**Records for this exercise**

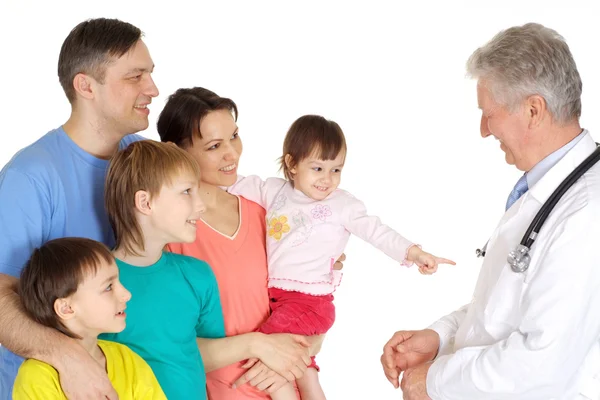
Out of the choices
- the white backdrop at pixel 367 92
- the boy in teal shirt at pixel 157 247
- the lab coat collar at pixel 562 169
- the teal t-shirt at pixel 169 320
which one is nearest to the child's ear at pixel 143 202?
the boy in teal shirt at pixel 157 247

**Instructions to follow**
Copy the text of the data above word for word, including the answer. Leave out the picture.

**Answer for the task**
Out of the choices
- the white backdrop at pixel 367 92
- the boy in teal shirt at pixel 157 247
- the lab coat collar at pixel 562 169
- the teal t-shirt at pixel 169 320
which one is nearest to the child's ear at pixel 143 202?
the boy in teal shirt at pixel 157 247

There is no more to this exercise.